For the most control over the setup, create a JavaScript file to start the NodeRenderer.

  1. Create some project directory, let's say renderer-app:

    mkdir renderer-app
    cd renderer-app
  2. Make sure you have Node.js version 14 or higher and Yarn installed.

  3. Init node application and install the react-on-rails-pro-node-renderer package.

    yarn init
    yarn add react-on-rails-pro-node-renderer
  4. Configure a JavaScript file that will launch the rendering server per the docs in Node Renderer JavaScript Configuration. For example, create a file node-renderer.js. Here is a simple example that uses all the defaults except for serverBundleCachePath:

    import path from 'path';
    import reactOnRailsProNodeRenderer from 'react-on-rails-pro-node-renderer';
    
    const config = {
      serverBundleCachePath: path.resolve(__dirname, '../.node-renderer-bundles'),
    };
    
    reactOnRailsProNodeRenderer(config);
  5. Now you can launch your renderer server with node node-renderer.js. You will probably add a script to your package.json.
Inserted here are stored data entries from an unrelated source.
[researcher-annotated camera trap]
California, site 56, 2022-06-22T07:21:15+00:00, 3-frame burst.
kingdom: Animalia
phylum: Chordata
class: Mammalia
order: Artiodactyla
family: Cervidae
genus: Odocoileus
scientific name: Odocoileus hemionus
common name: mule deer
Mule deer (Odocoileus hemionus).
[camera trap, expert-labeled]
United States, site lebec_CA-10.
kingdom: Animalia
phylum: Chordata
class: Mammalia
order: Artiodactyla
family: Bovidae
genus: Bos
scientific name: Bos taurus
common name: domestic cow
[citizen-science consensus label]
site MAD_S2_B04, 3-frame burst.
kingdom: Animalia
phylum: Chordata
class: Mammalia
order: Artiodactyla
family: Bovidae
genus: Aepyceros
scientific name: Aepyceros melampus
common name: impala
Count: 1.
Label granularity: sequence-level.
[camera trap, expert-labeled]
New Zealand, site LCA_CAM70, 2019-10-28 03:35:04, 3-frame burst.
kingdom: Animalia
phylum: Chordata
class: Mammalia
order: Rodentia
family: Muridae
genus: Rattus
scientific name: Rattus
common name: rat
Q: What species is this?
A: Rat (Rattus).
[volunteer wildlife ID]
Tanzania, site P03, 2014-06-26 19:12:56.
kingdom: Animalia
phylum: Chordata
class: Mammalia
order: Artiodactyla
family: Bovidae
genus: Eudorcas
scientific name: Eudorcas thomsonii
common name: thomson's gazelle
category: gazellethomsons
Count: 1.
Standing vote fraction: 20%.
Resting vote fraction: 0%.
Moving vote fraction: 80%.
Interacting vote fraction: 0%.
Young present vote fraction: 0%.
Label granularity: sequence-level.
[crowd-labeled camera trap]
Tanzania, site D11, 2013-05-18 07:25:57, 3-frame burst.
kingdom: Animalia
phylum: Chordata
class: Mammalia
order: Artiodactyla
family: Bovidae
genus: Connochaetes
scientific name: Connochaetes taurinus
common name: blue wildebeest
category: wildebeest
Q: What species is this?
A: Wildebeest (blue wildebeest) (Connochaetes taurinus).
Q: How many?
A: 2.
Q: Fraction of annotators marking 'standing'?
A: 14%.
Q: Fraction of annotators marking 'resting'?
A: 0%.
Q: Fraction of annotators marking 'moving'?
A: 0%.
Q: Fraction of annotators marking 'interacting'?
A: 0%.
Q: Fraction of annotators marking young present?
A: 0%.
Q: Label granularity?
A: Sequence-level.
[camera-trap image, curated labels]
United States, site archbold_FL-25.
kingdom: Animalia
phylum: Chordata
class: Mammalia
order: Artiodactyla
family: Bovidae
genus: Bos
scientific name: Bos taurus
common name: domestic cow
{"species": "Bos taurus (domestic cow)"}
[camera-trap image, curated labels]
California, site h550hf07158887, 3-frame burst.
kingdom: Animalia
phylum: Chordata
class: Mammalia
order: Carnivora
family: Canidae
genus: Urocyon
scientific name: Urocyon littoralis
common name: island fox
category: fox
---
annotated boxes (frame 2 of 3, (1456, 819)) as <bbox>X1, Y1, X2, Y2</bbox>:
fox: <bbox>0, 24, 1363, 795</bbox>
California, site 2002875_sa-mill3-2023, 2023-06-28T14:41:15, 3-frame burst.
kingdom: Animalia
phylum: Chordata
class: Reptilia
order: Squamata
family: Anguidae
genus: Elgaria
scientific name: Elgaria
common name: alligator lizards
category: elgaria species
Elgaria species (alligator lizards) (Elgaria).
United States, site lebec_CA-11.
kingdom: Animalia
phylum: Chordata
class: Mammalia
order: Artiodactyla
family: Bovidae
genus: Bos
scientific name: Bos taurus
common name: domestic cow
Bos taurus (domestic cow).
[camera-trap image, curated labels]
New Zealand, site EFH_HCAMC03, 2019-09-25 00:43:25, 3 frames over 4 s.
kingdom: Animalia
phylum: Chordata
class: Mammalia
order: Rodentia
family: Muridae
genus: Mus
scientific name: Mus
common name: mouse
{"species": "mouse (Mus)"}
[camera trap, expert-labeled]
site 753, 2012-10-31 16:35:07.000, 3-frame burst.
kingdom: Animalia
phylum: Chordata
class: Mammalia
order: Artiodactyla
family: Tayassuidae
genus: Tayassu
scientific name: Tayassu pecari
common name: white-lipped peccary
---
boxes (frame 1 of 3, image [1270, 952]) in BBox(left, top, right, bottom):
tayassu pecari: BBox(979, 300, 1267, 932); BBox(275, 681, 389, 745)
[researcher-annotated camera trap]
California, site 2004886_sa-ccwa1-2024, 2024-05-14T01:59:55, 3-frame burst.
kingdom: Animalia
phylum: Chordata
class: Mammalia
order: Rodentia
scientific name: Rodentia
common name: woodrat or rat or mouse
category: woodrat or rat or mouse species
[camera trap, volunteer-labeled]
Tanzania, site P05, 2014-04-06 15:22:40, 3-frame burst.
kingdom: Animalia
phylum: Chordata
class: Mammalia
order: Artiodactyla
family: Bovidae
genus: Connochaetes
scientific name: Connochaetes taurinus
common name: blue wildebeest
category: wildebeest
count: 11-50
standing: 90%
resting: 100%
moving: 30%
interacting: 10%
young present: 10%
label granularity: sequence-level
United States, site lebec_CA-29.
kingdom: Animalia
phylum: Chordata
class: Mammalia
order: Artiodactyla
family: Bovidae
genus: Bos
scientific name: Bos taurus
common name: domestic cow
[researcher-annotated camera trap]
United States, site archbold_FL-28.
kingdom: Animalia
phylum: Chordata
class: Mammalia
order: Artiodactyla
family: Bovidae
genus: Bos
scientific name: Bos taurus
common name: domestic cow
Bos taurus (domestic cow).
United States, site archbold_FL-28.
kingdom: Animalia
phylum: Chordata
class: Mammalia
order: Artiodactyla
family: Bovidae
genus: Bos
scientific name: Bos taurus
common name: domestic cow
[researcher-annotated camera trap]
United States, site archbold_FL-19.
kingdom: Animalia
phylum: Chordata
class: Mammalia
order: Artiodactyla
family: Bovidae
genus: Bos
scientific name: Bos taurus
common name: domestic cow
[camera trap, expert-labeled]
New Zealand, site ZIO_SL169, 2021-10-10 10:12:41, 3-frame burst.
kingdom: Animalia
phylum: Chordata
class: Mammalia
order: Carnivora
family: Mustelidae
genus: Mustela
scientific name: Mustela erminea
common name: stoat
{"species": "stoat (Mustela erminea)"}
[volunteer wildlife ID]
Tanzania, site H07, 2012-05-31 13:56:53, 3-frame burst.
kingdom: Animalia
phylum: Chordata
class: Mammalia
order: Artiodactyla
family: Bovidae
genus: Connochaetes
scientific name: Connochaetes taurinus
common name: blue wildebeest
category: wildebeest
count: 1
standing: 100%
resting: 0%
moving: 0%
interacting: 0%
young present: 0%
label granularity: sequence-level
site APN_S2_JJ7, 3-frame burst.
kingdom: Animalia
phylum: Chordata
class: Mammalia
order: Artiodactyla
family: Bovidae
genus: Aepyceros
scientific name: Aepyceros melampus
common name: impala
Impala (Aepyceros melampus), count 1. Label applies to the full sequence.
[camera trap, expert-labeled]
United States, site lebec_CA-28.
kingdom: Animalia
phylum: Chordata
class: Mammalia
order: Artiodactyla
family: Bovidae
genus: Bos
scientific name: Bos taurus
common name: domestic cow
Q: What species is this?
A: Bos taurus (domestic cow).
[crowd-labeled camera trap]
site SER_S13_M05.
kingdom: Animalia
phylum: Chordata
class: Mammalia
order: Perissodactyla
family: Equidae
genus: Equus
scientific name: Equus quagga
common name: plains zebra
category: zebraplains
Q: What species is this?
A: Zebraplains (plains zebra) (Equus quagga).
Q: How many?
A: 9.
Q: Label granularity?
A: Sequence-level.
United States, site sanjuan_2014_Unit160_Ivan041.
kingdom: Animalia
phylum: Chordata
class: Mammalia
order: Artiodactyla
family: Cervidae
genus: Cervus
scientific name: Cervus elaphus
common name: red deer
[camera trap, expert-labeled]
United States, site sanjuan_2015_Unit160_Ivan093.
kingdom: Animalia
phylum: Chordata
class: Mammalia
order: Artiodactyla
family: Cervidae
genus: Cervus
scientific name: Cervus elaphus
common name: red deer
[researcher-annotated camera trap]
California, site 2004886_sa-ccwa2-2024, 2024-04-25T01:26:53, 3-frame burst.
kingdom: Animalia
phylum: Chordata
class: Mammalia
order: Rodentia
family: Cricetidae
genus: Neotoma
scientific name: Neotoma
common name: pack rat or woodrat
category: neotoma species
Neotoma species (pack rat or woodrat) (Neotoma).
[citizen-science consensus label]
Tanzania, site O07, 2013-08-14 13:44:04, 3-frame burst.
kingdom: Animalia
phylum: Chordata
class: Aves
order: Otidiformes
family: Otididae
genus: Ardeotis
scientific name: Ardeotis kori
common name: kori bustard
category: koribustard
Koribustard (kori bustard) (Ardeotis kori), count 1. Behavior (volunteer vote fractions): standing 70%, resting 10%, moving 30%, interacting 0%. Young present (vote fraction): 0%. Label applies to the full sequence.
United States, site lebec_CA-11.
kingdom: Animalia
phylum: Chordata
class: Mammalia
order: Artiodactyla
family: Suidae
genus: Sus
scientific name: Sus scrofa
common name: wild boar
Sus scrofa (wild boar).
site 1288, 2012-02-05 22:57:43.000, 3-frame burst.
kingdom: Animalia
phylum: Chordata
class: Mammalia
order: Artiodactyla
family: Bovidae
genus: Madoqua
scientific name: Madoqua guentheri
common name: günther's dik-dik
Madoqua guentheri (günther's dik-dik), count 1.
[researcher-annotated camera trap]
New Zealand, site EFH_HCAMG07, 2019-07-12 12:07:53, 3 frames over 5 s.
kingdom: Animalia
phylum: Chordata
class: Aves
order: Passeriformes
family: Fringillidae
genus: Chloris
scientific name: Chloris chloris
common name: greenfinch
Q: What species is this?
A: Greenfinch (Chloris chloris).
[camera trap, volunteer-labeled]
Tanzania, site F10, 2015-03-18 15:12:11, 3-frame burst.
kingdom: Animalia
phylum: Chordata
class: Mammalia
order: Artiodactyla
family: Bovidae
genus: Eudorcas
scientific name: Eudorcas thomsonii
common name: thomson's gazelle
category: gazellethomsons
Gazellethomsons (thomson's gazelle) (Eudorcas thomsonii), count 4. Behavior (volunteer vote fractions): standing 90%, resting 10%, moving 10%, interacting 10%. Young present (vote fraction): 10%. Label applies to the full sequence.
  6. You can use a command line argument of -p SOME_PORT to override any configured or ENV value for the port.

Setup Rails Application

Create config/initializers/react_on_rails_pro.rb and configure the renderer server. See configuration values in Configuration. Pay attention to:

  1. Set config.server_renderer = "NodeRenderer"
  2. Leave the default of config.prerender_caching = true and ensure your Rails cache is properly configured to handle the additional cache load.
  3. Configure values beginning with renderer_
  4. Use ENV values for values like renderer_url so that your deployed server is properly configured. If the ENV value is unset, the default for the renderer_url is localhost:3800.
  5. Here's a tiny example using mostly defaults:
ReactOnRailsPro.configure do |config|
 config.server_renderer = "NodeRenderer"

 # when this ENV value is not defined, the local server at localhost:3800 is used
 config.renderer_url = ENV["REACT_RENDERER_URL"]
end

Troublshooting

Upgrading

The NodeRenderer has a protocol version on both the Rails and Node sides. If the Rails server sends a protocol version that does not match the Node side, an error is returned. Ideally, you want to keep both the Rails and Node sides at the same version.